Fix SD2.X clip single file load projection_dim #10770

Teriks · 2025-02-11T20:48:55Z

Infer projection_dim from the checkpoint before loading from pretrained, override any incorrect hub config.

Hub configuration for SD2.X specifies projection_dim=512 which is incorrect for SD2.X checkpoints loaded from civitai and similar.

Exception was previously thrown upon attempting to load_model_dict_into_meta for SD2.X single file checkpoints.

Such LDM models usually require projection_dim=1024 for the clip encoder.

What does this PR do?

Fixes # (issue)

Before submitting

This PR fixes a typo or improves the docs (you can dismiss the other checks if that's the case).
Did you read the contributor guideline?
Did you read our philosophy doc (important for complex PRs)?
Was this discussed/approved via a GitHub issue or the forum? Please add a link to it if that's the case.
Did you make sure to update the documentation with your changes? Here are the
documentation guidelines, and
here are tips on formatting docstrings.
Did you write any new necessary tests?

Who can review?

@sayakpaul @yiyixuxu @DN6

Infer projection_dim from the checkpoint before loading from pretrained, override any incorrect hub config. Hub configuration for SD2.X specifies projection_dim=512 which is incorrect for SD2.X checkpoints loaded from civitai and similar. Exception was previously thrown upon attempting to load_model_dict_into_meta for SD2.X single file checkpoints. Such LDM models usually require projection_dim=1024

DN6 · 2025-02-14T07:43:59Z

@Teriks could you share an example I can use to reproduce the error? Along with a link to the checkpoint you're trying to use?

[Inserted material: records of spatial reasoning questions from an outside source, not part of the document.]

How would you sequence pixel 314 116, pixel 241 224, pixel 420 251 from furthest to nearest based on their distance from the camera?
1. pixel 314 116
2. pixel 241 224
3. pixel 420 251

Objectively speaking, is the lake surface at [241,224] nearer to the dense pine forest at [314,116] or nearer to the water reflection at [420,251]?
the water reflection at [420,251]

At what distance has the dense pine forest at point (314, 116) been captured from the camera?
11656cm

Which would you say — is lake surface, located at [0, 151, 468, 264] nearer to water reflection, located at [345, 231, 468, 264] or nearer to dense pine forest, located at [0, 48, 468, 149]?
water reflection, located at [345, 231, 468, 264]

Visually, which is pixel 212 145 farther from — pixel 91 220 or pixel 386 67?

Teriks · 2025-02-14T17:02:13Z

@DN6

Model page: https://civitai.com/models/2711/21-sd-modern-buildings-style-md

Checkpoint: https://civitai.com/api/download/models/3002?type=Model&format=PickleTensor&size=full&fp=fp16

Original Config: https://civitai.com/api/download/models/3002?type=Config&format=Other

Here is a reproducible error condition script, and checkpoint to test.

This exception happens with any LDM checkpoint hosted on CivitAI under SD2.0 and SD2.1 checkpoints.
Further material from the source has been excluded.